On Sun, Nov 24, 2002 at 11:18:10PM +0100, Terje Sletteb? wrote:
> > On Sun, Nov 24, 2002 at 07:27:42PM +0100, Terje Sletteb? wrote:
> > > >From: "Pavol Droba" <droba_at_[hidden]>
> > > >
> > > > Reinterpret-cast could be avoided like this:
> > > >
> > > > template< typename T >
> > > > inline T* offset_cast( void* p, unsigned int offset=0 )
> > > > {
> > > > return static_cast<T*>(
> > > > static_cast< void* >( static_cast<unsigned char*> p )+offset )
> > > > );
> > > > }
> > >
> > > Yes, but that wouldn't make it any more safe, as it would still depend
> on
> > > the alignment requirements, etc. that you mention.
> >
> > Alignment dependency is quite natural here. I'm talking about analysis of
> binary data.
> > I don't see a way how to map a c-like structure onto binary data if you
> don't know what's
> > the bineary representation of the structure and if if does not match the
> required
> > pattern.
>
> What you say here is one of the aspects, the layout in the struct, and any
> internal padding (for internal alignment). However, that's not all. Even if
> you have the same alignment between the components in the struct, as in the
> buffer, you still have the "external alignment" to consider, that is, if the
> struct, in the buffer, starts at the right alignment. If the struct was
> written to the same buffer, then it will be correct.

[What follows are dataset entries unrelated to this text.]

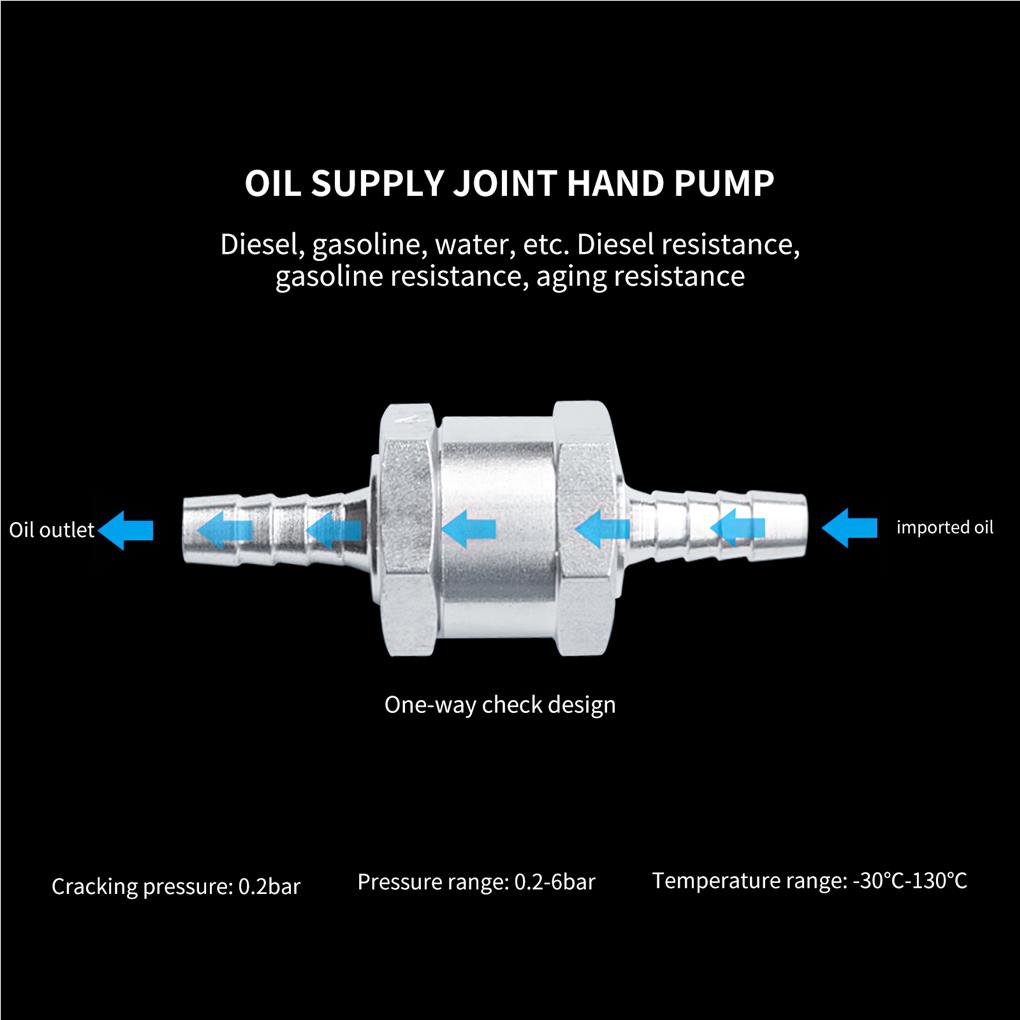 OIL SUPPLY JOINT HAND PUMP

Diesel, gasoline, water, etc. Diesel resistance, gasoline resistance, aging resistance

Oil outlet

imported oil

One-way check design

Cracking pressure: 0.2bar

Pressure range: 0.2-6bar

Temperature range: -30°C-130°C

However, if the buffer
> is read from an external source, like a stream, then that is far from
> guaranteed.
>
> For example, if you have a buffer like this (starting at an aligned
> address):
>
> +0 - One byte
> +1 - Number 1
> +5 - Number 2
> +9 - Number 3
>
> Even if you have a struct with three 32-bit ints, no internal padding, if
> you try to map it to the above buffer (at offset 1), on a platform that
> requires 4-byte alignments for ints, it won't work.
>

I see your point now. I'have used offset_cast mostly on x86 platform where to
misalignment is tolerated. I have used it also on ARM processor and we have to
make some sort of special arrangements to make it work. For network strutures,
however it worked fine, because most of them are internaly aligned.

Anyway now I see that in the current implementation offset_cast is too dangerous
and unpredictable and so it is not usable for general purpose.

I have mentioned before, that binary analysis could be done also using a more
complicated framework. Would it make sense to create one?